The CEO of Standard Chartered PLC [LON: STAN] is in New York to defend the firm against accusations the bank "schemed" to hide $250 billion of illegal transactions with Iran.
Chief Executive Officer Peter Sands is readying himself to negotiate with prosecutor Benjamin Lawsky, superintendent of New York's Department of Financial Services, or DFS, in a bid save its state banking license from being revoked, effectively locking the bank out of the U.S. market.
The meeting comes as reports indicated that lawyers for Standard Chartered Bank, or SCB, were preparing to meet with regulators on Wednesday to hammer out a deal, with Reuters reporting Lawsky was seeking a settlement of approximately $350 million.
It is not yet known if the hearing will be held in private or if Sands will be asked to attend.
"Peter is prepared to appear if required," a spokesman for the bank told the BBC.

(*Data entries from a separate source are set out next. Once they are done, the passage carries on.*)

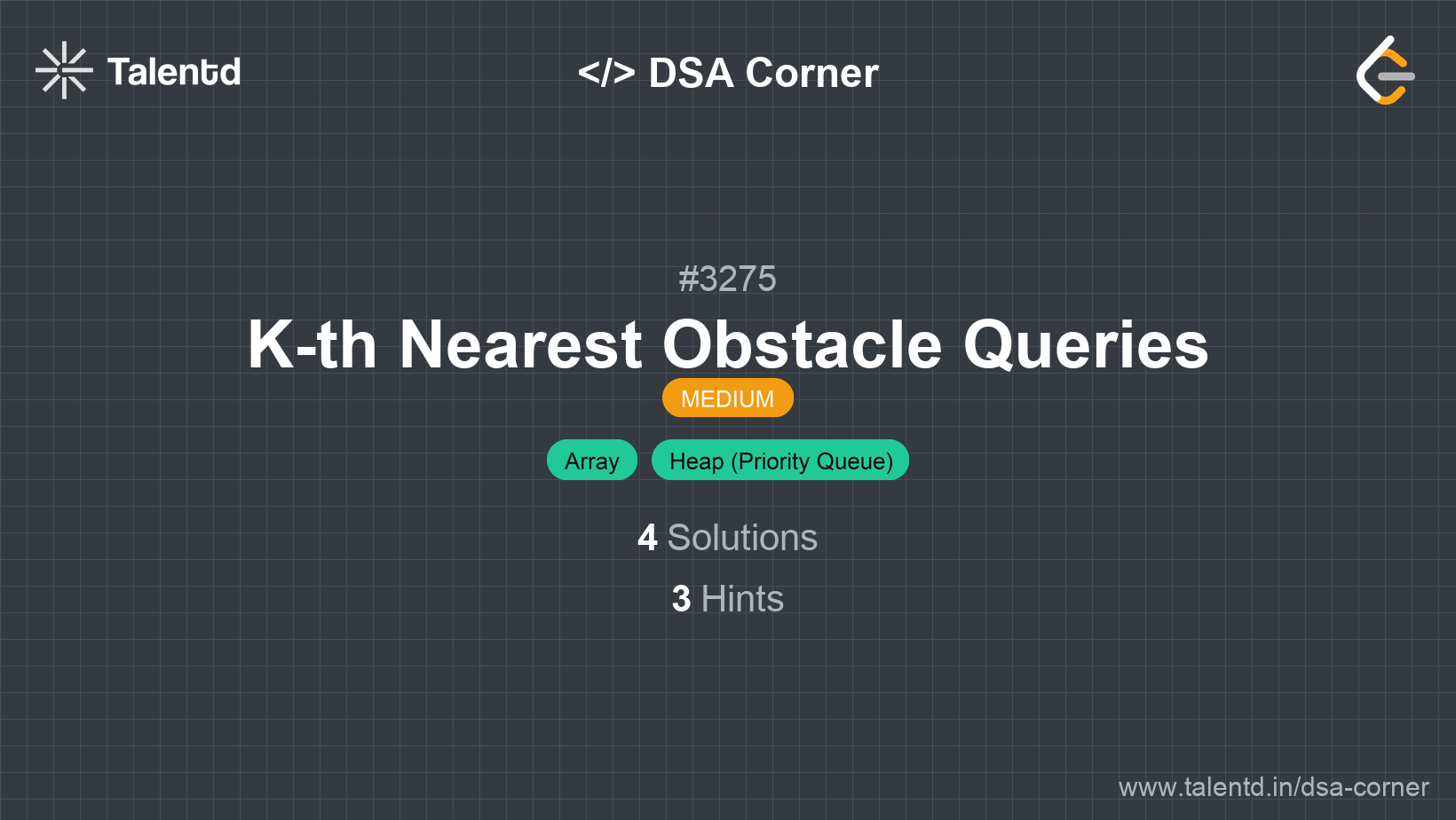 Talentd

</> DSA Corner

#3275

K-th Nearest Obstacle Queries

MEDIUM

Array

Heap (Priority Queue)

4 Solutions

3 Hints

www.talentd.in/dsa-corner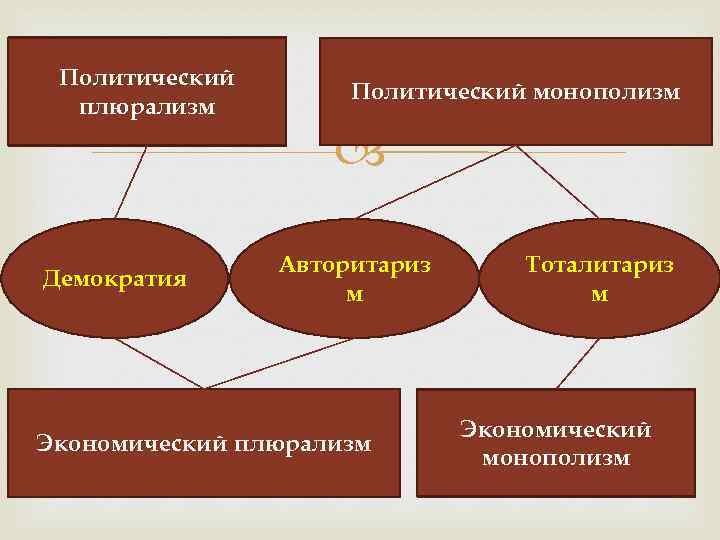 Политический плюрализм

Политический монополизм

Демократия

Авторитаризм

Тоталитаризм

Экономический плюрализм

Экономический монополизм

Sands hit back at the DFS last week, saying that the bank had not violated U.S. sanctions and that he saw "no grounds" for revoking the lender's licence.

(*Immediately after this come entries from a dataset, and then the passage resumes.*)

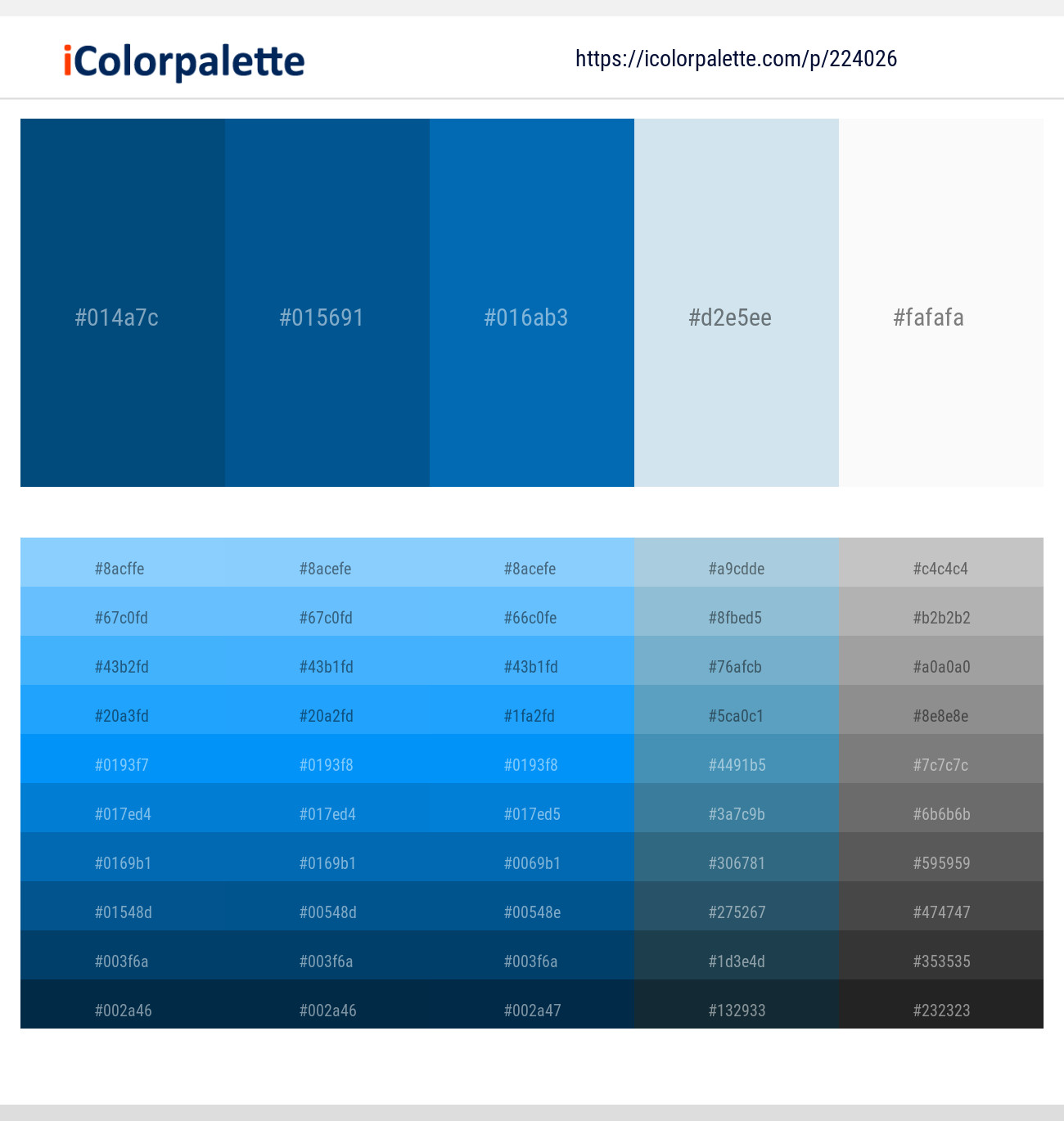 iColorpalette

https://icolorpalette.com/p/224026

#014a7c #015691 #016ab3 #d2e5ee #fafafa

| #8acffe | #8acefe | #8acefe | #a9cdde | #c4c4c4 |
|---|---|---|---|---|
| #67c0fd | #67c0fd | #66c0fe | #8fbed5 | #b2b2b2 |
| #43b2fd | #43b1fd | #43b1fd | #76afcb | #a0a0a0 |
| #20a3fd | #20a2fd | #1fa2fd | #5ca0c1 | #8e8e8e |
| #0193f7 | #0193f8 | #0193f8 | #4491b5 | #7c7c7c |
| #017ed4 | #017ed4 | #017ed5 | #3a7c9b | #6b6b6b |
| #0169b1 | #0169b1 | #0069b1 | #306781 | #595959 |
| #01548d | #00548d | #00548e | #275267 | #474747 |
| #003f6a | #003f6a | #003f6a | #1d3e4d | #353535 |
| #002a46 | #002a46 | #002a47 | #132933 | #232323 |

The DFS said it conducted an extensive investigation, which involved a review of more than 30,000 pages of documents, including internal SCB emails that "describe wilful and egregious violations of law."
"For almost 10 years, SCB schemed with the government of Iran and hid from regulators roughly 60,000 secret transactions, involving at least $250 billion and reaping SCB hundreds of millions of dollars in fees," the DFS said, describing the bank as a "rogue institution."
"SCB's actions left the U.S. financial system vulnerable to terrorists, weapons dealers, drug kingpins and corrupt regimes and deprived law enforcement investigators of crucial information used to track all manner of criminal activity."
Standard Chartered has admitted to breaking U.S. sanctions on 300 transactions worth around $14 million.
U.S.regulators have targeted UK and other European banks for their dealings with countries that have U.S. sanctions against them since 2009.
The U.S. Justice Dept., the Office Of Foreign Assets Control and the Manhattan District Attorney's office have investigated a number of major UK and other European banks for similar conduct, which has resulted in more than $2.3 billion worth of fines.